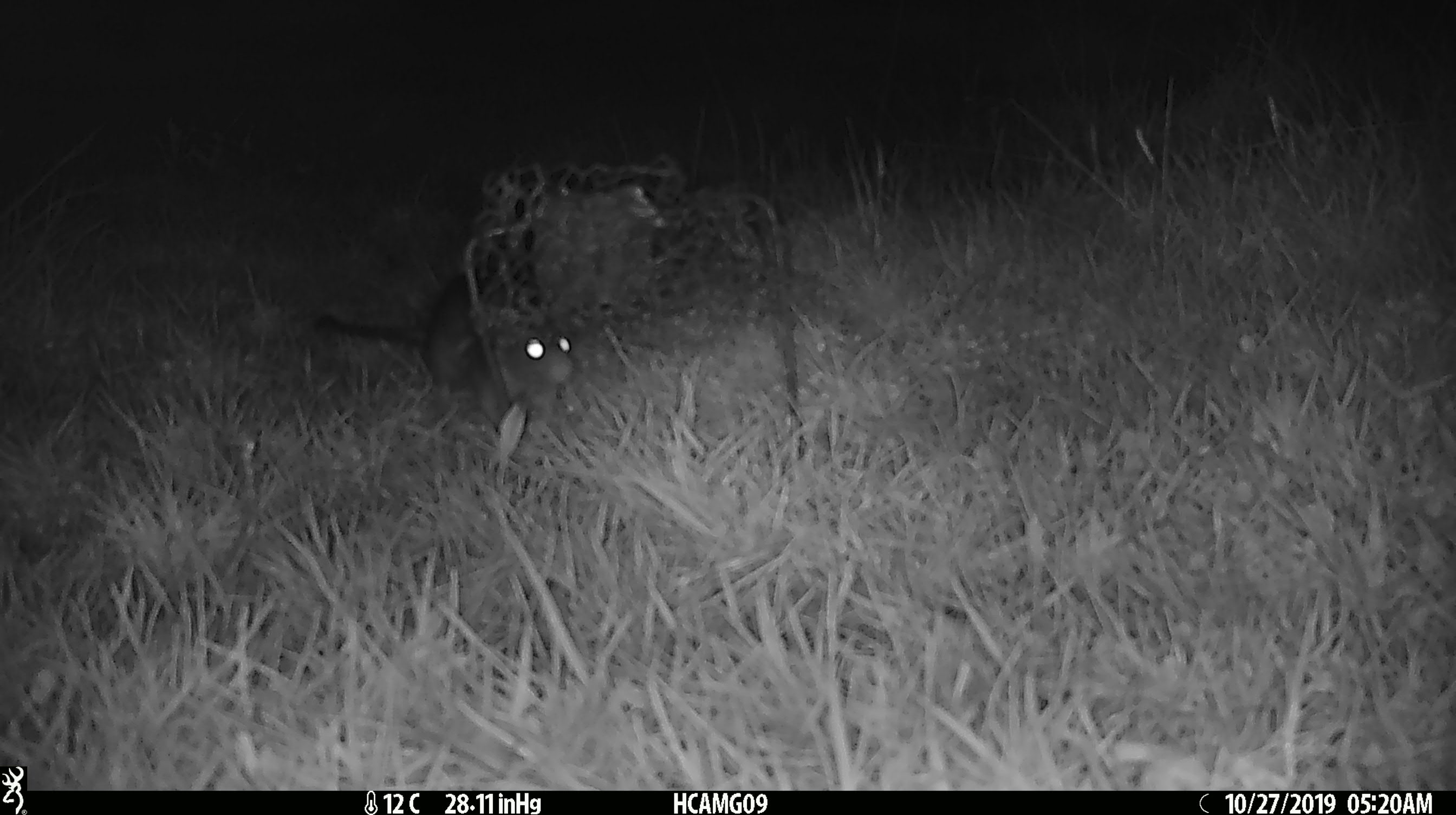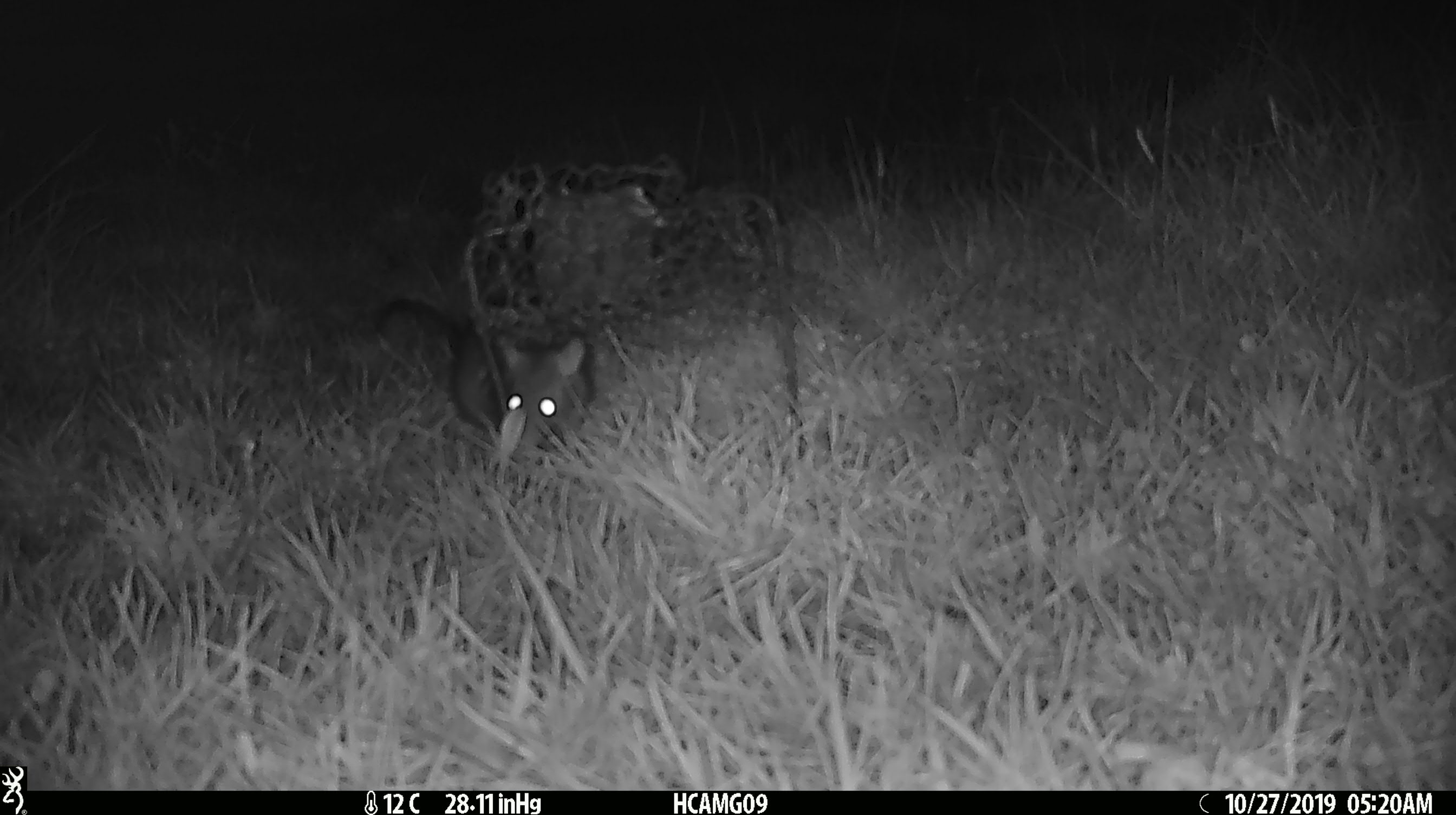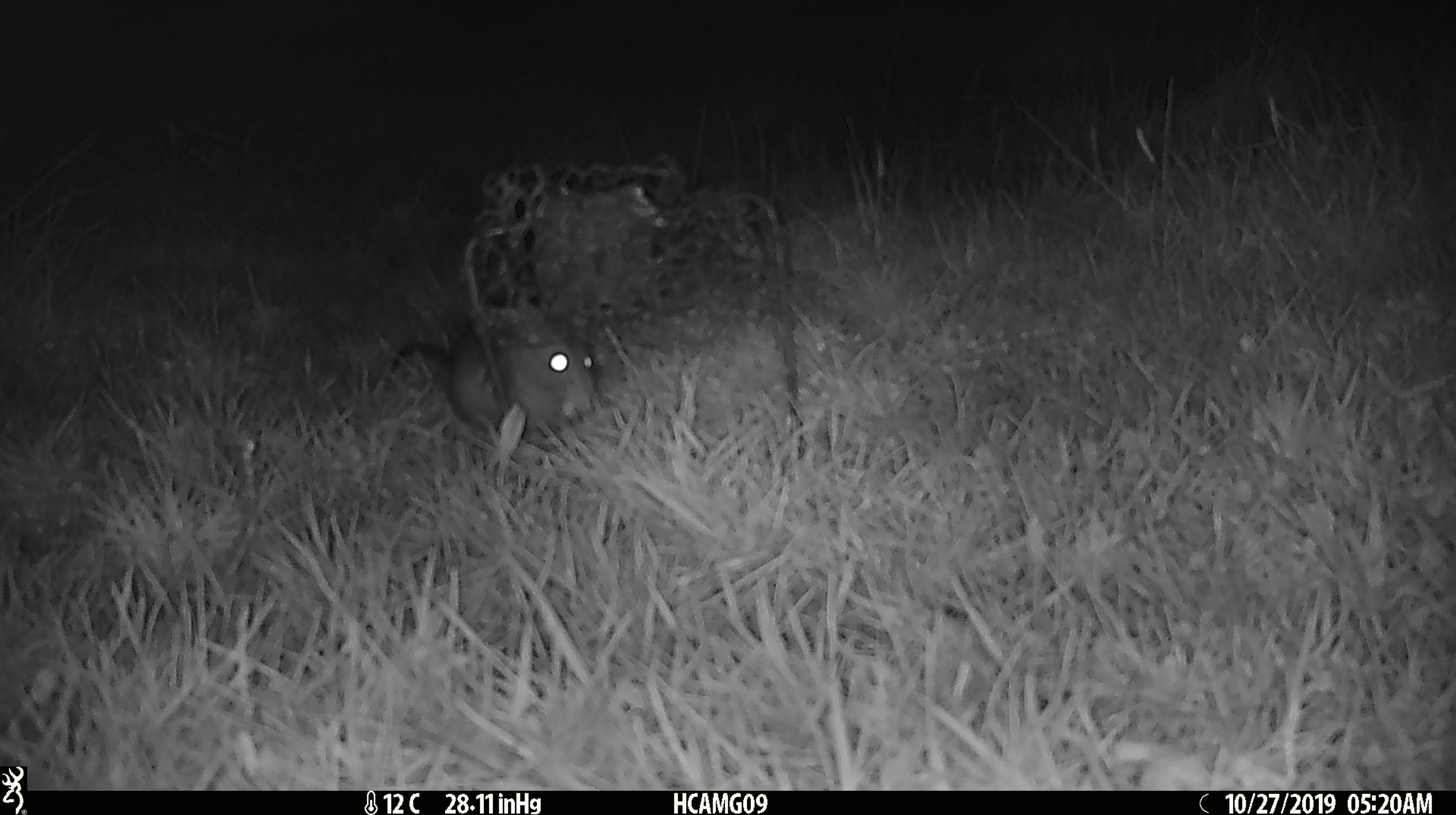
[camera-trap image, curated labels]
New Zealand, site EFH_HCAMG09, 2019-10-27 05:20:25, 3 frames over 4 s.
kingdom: Animalia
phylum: Chordata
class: Mammalia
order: Rodentia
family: Muridae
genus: Rattus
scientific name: Rattus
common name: rat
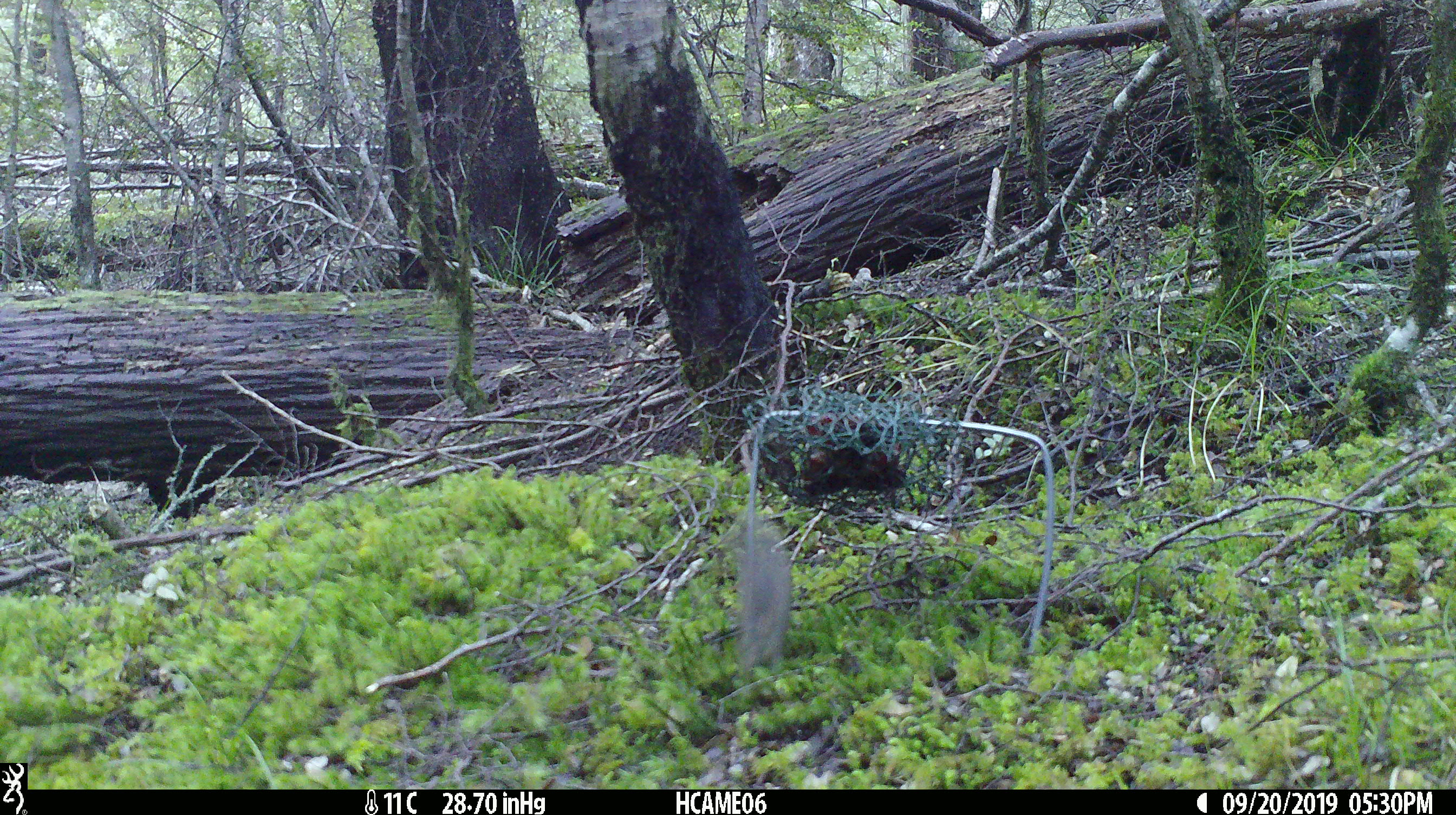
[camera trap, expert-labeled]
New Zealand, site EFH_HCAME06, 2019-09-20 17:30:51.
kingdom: Animalia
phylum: Chordata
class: Mammalia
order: Rodentia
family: Muridae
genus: Mus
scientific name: Mus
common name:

*****

- _EXERCISE INSTRUCTIONS_
Give the number of lines in the material above that contain "Zealand", with no other words.

- _ANSWER SPACE_
2